I selected the track “We Are Family” from the band “Babes In Toyland”. I am aware of the Sister Sledge version of the song, but the 90’s music video of this cover is worth the price of admission. Please, do yourself a favor and find it here. The punk rock trio of female performers don’t hold back, just moving swiftly into the music. Punk Rock, much like Tejano, hasn’t always been given the same treatment when it comes to producing music across formats. Finding the rarity of either genre feels like a big score when I do dig through crates. As such, it felt like a fitting accompaniment to our location.

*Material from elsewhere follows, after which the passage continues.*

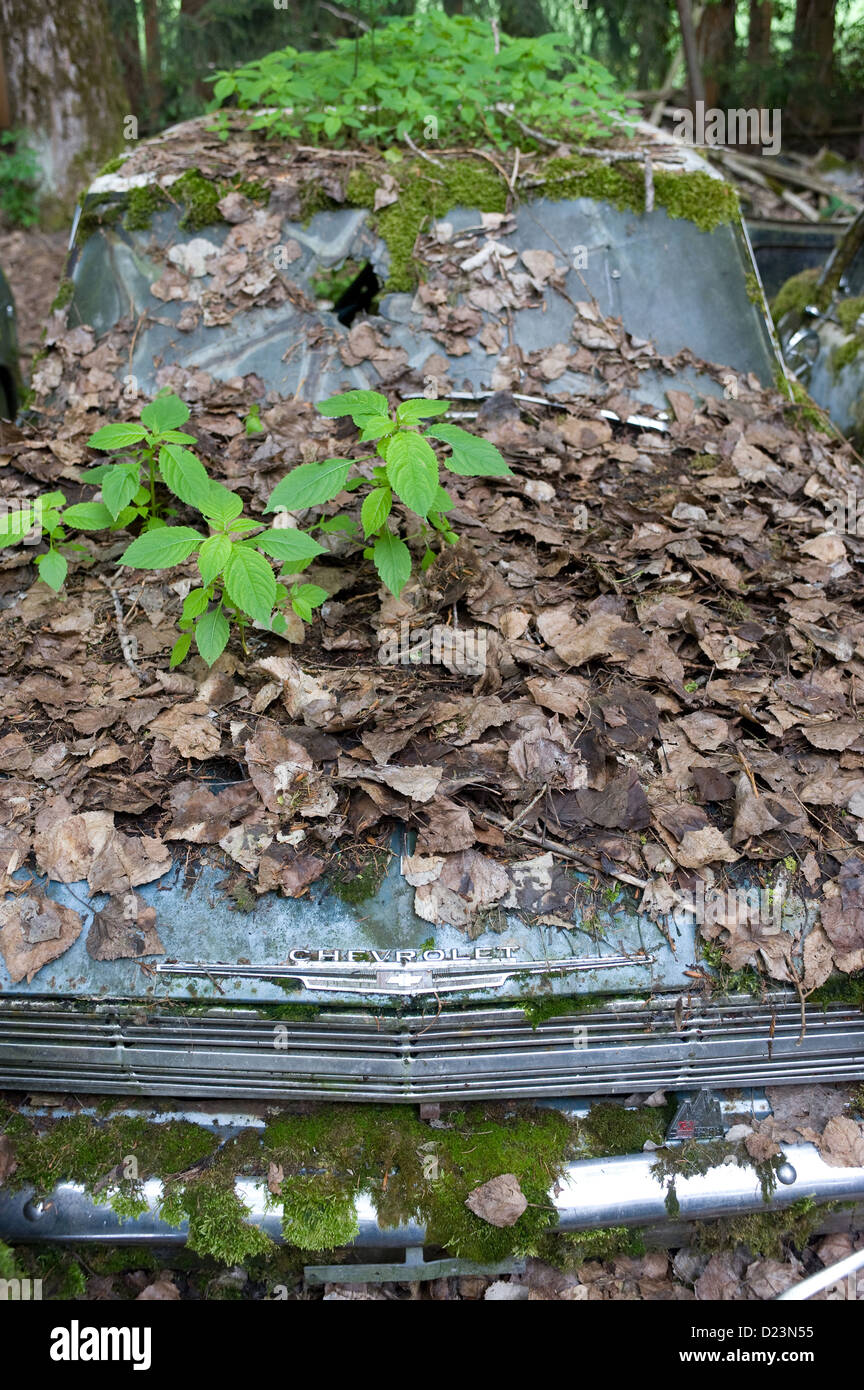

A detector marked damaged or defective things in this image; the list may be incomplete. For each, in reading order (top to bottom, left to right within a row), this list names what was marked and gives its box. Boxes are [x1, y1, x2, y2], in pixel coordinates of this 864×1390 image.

My takeaway from Janie’s, outside of the fact that the shop is family run, which I am sure can have it’s own dynamics with any family, is that the records are purchases that Janie picked starting in 1985. She took ownership of the shop and would buy the vinyl that at the time was being more readily disregarded for the era of cassette tapes. And for 35 years, has been the head of her own business, managing to create a space welcome to anyone willing to take the time to stop in and say hello. The Esparanza’s know no strangers, treat everyone like family and deliver excellent service. So, while I don’t know about coincidence and drawing conclusions about how I would check into the family, I am glad I stopped into this unique and history-rich record shop to do so.